British Prime Minister Boris Johnson has tested positive for COVID-19, experiencing mild symptoms of infection on Thursday.
In a tweet, the PM wrote that he was self-isolating, but promised that he would "continue to lead the government's response via video-conference as we fight the virus."
Over the last 24 hours I have developed mild symptoms and tested positive for coronavirus.— Boris Johnson #StayHomeSaveLives (@BorisJohnson) March 27, 2020
I am now self-isolating, but I will continue to lead the government’s response via video-conference as we fight this virus.
Together we will beat this. #StayHomeSaveLives pic.twitter.com/9Te6aFP0Ri
"I've developed mild symptoms of the coronavirus, that is to say, a temperature and a persistent cough, and on the advice of the chief medical officer I've taken a test. That has come out positive," Johnson explained in a video accompanying his tweet.
Johnson praised the National Health Service, police, social care workers, teachers and others for an "amazing national effort" in responding to the COVID-19 pandemic, and thanked the 600,000 people who've volunteered to assist.
A spokesperson for the prime minister said Johnson has no plans at this point to delegate any of his duties to Foreign Affairs chief Dominic Raab, and that he will continue to work as necessary. The spokesperson added that Johnson will remain in self-isolation for a week.
Buckingham Palace announced later Friday that Queen Elizabeth II had last met with the prime minister on March 11, and that she has been taking "all the appropriate advice" regarding her own personal safety and welfare. Prince Charles tested positive for COVID-19 on Wednesday and went into isolation at his home in Scotland. Charles was said to have last seen the Queen on March 12.

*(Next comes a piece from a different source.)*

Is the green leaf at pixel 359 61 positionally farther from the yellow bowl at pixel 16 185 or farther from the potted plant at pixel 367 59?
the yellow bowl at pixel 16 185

Number 10 moved to shut schools, shops, and to introduce restrictions on people leaving their homes after ruling that previous government warnings did not lead to a sufficient reduction in "unnecessary social interaction." The Johnson government has received criticism over perceived delays in taking action to fight the outbreak, and its laissez-faire 'herd immunity' approach to the virus, which it has since corrected.
Johnson tapped Raab to carry out some of the duties of the prime minister in the event that he were to fall ill earlier this week. If Raab too becomes ill, Johnson may select any member of his cabinet to serve as acting prime minister.